[What you will do] Rewrite all the items below, changing each "door glass pane" to "glass door panel" and keeping everything else the same. Leave the pictures out of your output.

[Questions about pictured scenes]

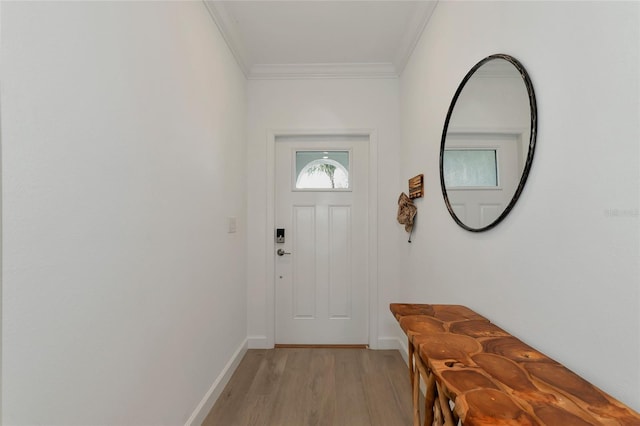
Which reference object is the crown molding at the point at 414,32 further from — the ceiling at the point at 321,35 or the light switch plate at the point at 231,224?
the light switch plate at the point at 231,224

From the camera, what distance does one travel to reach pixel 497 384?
719 millimetres

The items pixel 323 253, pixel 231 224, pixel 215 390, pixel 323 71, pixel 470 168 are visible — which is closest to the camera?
pixel 470 168

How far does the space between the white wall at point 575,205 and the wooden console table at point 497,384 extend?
8 centimetres

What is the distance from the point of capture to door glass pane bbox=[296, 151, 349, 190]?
9.11 feet

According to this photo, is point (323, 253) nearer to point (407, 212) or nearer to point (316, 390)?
point (407, 212)

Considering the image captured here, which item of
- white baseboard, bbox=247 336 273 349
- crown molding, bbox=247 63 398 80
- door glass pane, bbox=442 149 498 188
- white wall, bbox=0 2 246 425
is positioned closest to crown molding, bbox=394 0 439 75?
crown molding, bbox=247 63 398 80

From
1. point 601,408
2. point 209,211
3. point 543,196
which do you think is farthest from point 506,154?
point 209,211

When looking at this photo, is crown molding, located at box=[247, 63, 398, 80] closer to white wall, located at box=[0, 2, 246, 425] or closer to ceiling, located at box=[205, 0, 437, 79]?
ceiling, located at box=[205, 0, 437, 79]

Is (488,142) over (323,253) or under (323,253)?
over

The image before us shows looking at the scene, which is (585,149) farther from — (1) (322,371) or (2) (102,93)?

[Output for this exercise]
Which reference object is the crown molding at the point at 414,32 further from — the ceiling at the point at 321,35 or the light switch plate at the point at 231,224?
the light switch plate at the point at 231,224

From the camera, what distance does one travel to reach pixel 497 384?
719 millimetres

The items pixel 323 253, pixel 231 224, pixel 215 390, pixel 323 71, pixel 470 168 are visible — which is closest to the camera?
pixel 470 168

How far does the space between the white wall at point 575,205 and the wooden console table at point 497,384 extend?
8 centimetres

What is the distance from the point of capture to glass door panel bbox=[296, 151, 349, 190]?
9.11 feet

According to this photo, is point (323, 253) nearer to point (407, 212) or nearer to point (316, 390)?
point (407, 212)

Considering the image captured here, which item of
- white baseboard, bbox=247 336 273 349
- crown molding, bbox=247 63 398 80
- glass door panel, bbox=442 149 498 188
- white wall, bbox=0 2 246 425
is positioned closest to crown molding, bbox=394 0 439 75?
crown molding, bbox=247 63 398 80

From
1. point 601,408
2. point 209,211
3. point 543,196
which do you think is farthest from point 506,154?
point 209,211

When looking at this photo, is crown molding, located at box=[247, 63, 398, 80] closer to white wall, located at box=[0, 2, 246, 425] or closer to ceiling, located at box=[205, 0, 437, 79]?
ceiling, located at box=[205, 0, 437, 79]

Is (488,142) over (323,253) or under (323,253)?
over

The image before us shows looking at the scene, which is (585,149) farther from — (1) (322,371) or (2) (102,93)?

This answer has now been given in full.